### Source passage
Mike Woodward Mike Woodward - 4 months ago 41
Python Question

Selecting rows from Pandas Series where rows are arrays

I'm trying to analyze US polling data, specifically, I'm trying to work out which States are safe, marginal, or tight ('closeness'). I have a dataframe with survey results by time and their 'closeness'. I'm using this Pandas statement to get a summary of the 'closeness' entries.

s=self.daily.groupby('State')['closeness'].unique()


This is giving me this series (selection shown for brevity):

State
AK [safe]
AL [safe]
CA [safe]
CO [safe, tight, marginal]
FL [marginal, tight]
IA [safe, tight, marginal]
ID [safe]
IL [safe]
IN [tight, safe]
Name: closeness, dtype: object


The rows are of type array, so, for example,
s[0]
gives:

array(['safe'], dtype=object)


I'm trying to select from this series, but I can't get the syntax right. For example, I'm trying to select just the 'safe' States using this syntax:

ipdb> s[s == 'safe']
*** ValueError: The truth value of an array with more than one element is ambiguous. Use a.any() or a.all()


this doesn't work either:

test[test == ['safe'])


Here's what I'd like to do: select States that are 'marginal' or 'tight', select States that are 'safe' and only 'safe' and so on. Does anyone have any idea of the syntax I should use, or a better approach in the first place?

### Brief 1
In the pandas question about selecting rows from a series, does each statement below agree with the text? (a) The series was built by grouping on 'State' and taking the unique values of 'closeness'. (b) FL appears as a safe State in the series shown. (c) The expression s[s == 'safe'] returned only the safe States. Answer yes or no for each, and quote the words that decide it.
### Brief 2
Recast the paragraph of the pandas question that begins "I'm trying to analyze US polling data" as a short bulleted list that keeps its main facts.
### Brief 3
Continue the pandas question about selecting rows whose values are arrays, picking up after its final sentence.

### Extracted entries
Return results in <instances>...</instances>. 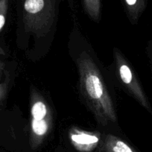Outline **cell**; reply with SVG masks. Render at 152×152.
I'll return each instance as SVG.
<instances>
[{"instance_id":"obj_1","label":"cell","mask_w":152,"mask_h":152,"mask_svg":"<svg viewBox=\"0 0 152 152\" xmlns=\"http://www.w3.org/2000/svg\"><path fill=\"white\" fill-rule=\"evenodd\" d=\"M86 87L89 95L93 99H99L103 93L102 83L96 75H90L86 81Z\"/></svg>"},{"instance_id":"obj_6","label":"cell","mask_w":152,"mask_h":152,"mask_svg":"<svg viewBox=\"0 0 152 152\" xmlns=\"http://www.w3.org/2000/svg\"><path fill=\"white\" fill-rule=\"evenodd\" d=\"M32 128L37 135L43 136L47 131V125L43 119H34L32 122Z\"/></svg>"},{"instance_id":"obj_8","label":"cell","mask_w":152,"mask_h":152,"mask_svg":"<svg viewBox=\"0 0 152 152\" xmlns=\"http://www.w3.org/2000/svg\"><path fill=\"white\" fill-rule=\"evenodd\" d=\"M5 17H4L3 15H0V30L3 27V26L5 25Z\"/></svg>"},{"instance_id":"obj_9","label":"cell","mask_w":152,"mask_h":152,"mask_svg":"<svg viewBox=\"0 0 152 152\" xmlns=\"http://www.w3.org/2000/svg\"><path fill=\"white\" fill-rule=\"evenodd\" d=\"M126 2L129 5H134L137 2V0H126Z\"/></svg>"},{"instance_id":"obj_5","label":"cell","mask_w":152,"mask_h":152,"mask_svg":"<svg viewBox=\"0 0 152 152\" xmlns=\"http://www.w3.org/2000/svg\"><path fill=\"white\" fill-rule=\"evenodd\" d=\"M46 114V108L44 104L41 102H38L34 104L32 107V115L34 119H43Z\"/></svg>"},{"instance_id":"obj_3","label":"cell","mask_w":152,"mask_h":152,"mask_svg":"<svg viewBox=\"0 0 152 152\" xmlns=\"http://www.w3.org/2000/svg\"><path fill=\"white\" fill-rule=\"evenodd\" d=\"M107 152H135L125 142L119 140L110 141L107 146Z\"/></svg>"},{"instance_id":"obj_7","label":"cell","mask_w":152,"mask_h":152,"mask_svg":"<svg viewBox=\"0 0 152 152\" xmlns=\"http://www.w3.org/2000/svg\"><path fill=\"white\" fill-rule=\"evenodd\" d=\"M120 75L122 80L126 84L131 83L132 80V74H131V69L127 66L126 65H123L120 67Z\"/></svg>"},{"instance_id":"obj_4","label":"cell","mask_w":152,"mask_h":152,"mask_svg":"<svg viewBox=\"0 0 152 152\" xmlns=\"http://www.w3.org/2000/svg\"><path fill=\"white\" fill-rule=\"evenodd\" d=\"M44 0H26L24 8L30 14H37L44 8Z\"/></svg>"},{"instance_id":"obj_2","label":"cell","mask_w":152,"mask_h":152,"mask_svg":"<svg viewBox=\"0 0 152 152\" xmlns=\"http://www.w3.org/2000/svg\"><path fill=\"white\" fill-rule=\"evenodd\" d=\"M72 140L75 144L81 146H90L95 145L99 142V138L96 136L90 134H73L72 136Z\"/></svg>"}]
</instances>
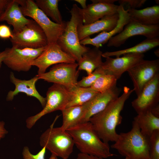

### Exercise output 1
(a) Yes: "s=self.daily.groupby('State')['closeness'].unique()"
(b) No: "FL [marginal, tight]"
(c) No: "*** ValueError: The truth value of an array with more than one element is ambiguous. Use a.any() or a.all()"

### Exercise output 2
- The goal is to analyze US polling data.
- The aim is to work out which States are safe, marginal, or tight ('closeness').
- The data is a dataframe of survey results by time, with their 'closeness'.
- A Pandas statement is used to get a summary of the 'closeness' entries.

### Exercise output 3
============
Here's a sample of the data before the groupby:

ipdb> self.daily.head(3)
Date Democratic share Margin Method Other share \

0 2008-11-04 0.378894 -0.215351 Election 0.026861
1 2008-11-04 0.387404 -0.215765 Election 0.009427
2 2008-11-04 0.388647 -0.198512 Election 0.024194

Republican share State closeness winner
0 0.594245 AK safe Republican
1 0.603169 AL safe Republican

Answer

Say you have a DataFrame with a series of lists, say:

df = pd.DataFrame({'a': [['safe'], ['safe', 'tight'], []]})

Then to see which ones are exactly safe, you can use:

In [7]: df.a.apply(lambda x: x == ['safe'])
Out[7]: 
0     True
1    False
2    False
Name: a, dtype: bool

To find the ones which include safe, you can use:

 In [9]: df.a.apply(lambda x: 'safe' in x)
 Out[9]: 
 0     True
 1     True
 2    False
 Name: a, dtype: bool

and so on.